Scraped caption text data
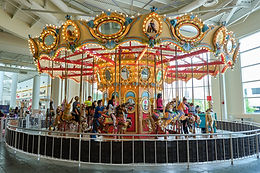 Carousel at The Parks (TX)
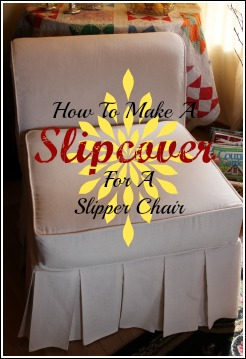 Amazing Slipcover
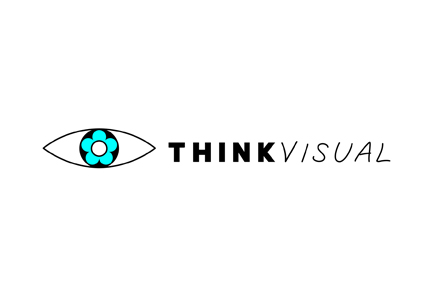 thinkvisueel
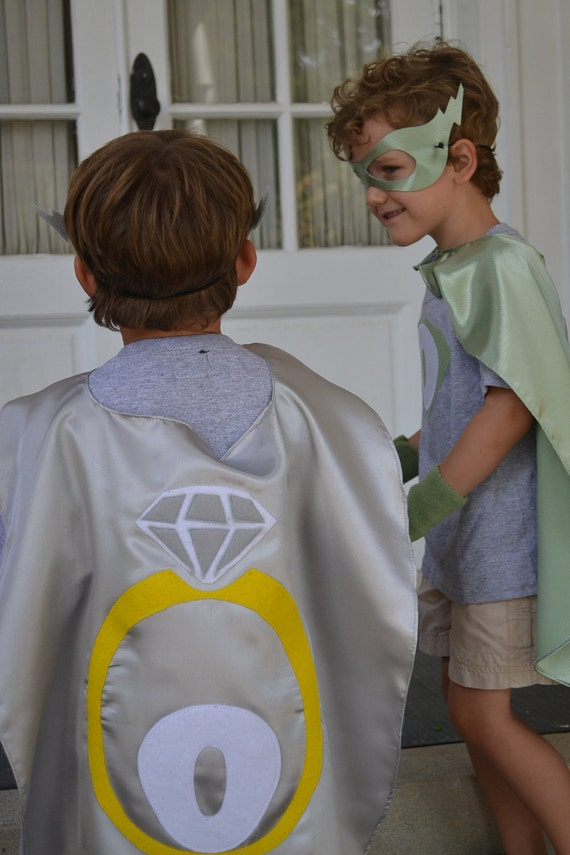 Ring Bearer Gift  Cape Set Cape Gloves Mask and Tee Ringbearers Gift Ideas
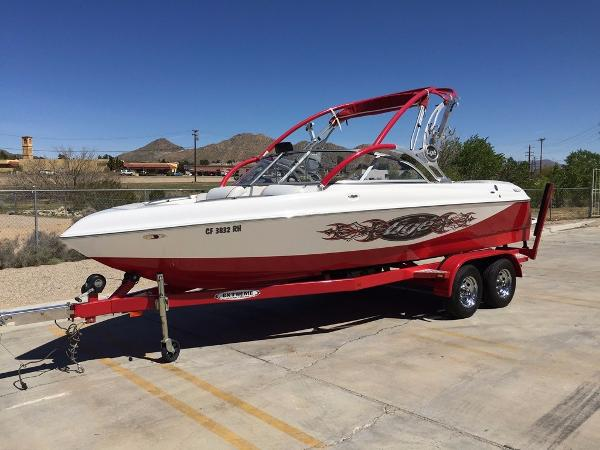 Tige 22 Boats For Sale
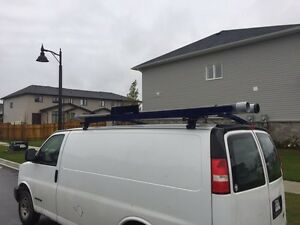 Roof Rack for GMC Savana Kingston Kingston Area image 4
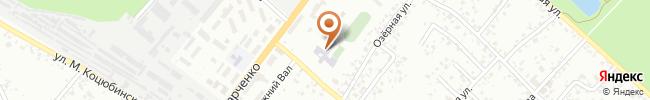 Автошкола Офицеры на карте, г. Киев, ул. Ленина, 23Б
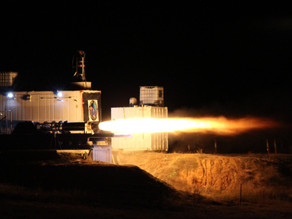 Gilmour Space achieves record 80 kN thrust in hybrid rocket engine test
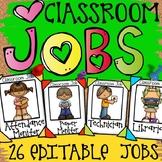 CLASSROOM JOBS: EDITABLE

Brief: Leave out the pictures, and retype exactly the lines from the one containing "Roof Rack for" through the last line of the data above, no more and no less.

Solution for this problem:
 Roof Rack for GMC Savana Kingston Kingston Area image 4
 Автошкола Офицеры на карте, г. Киев, ул. Ленина, 23Б
 Gilmour Space achieves record 80 kN thrust in hybrid rocket engine test
 CLASSROOM JOBS: EDITABLE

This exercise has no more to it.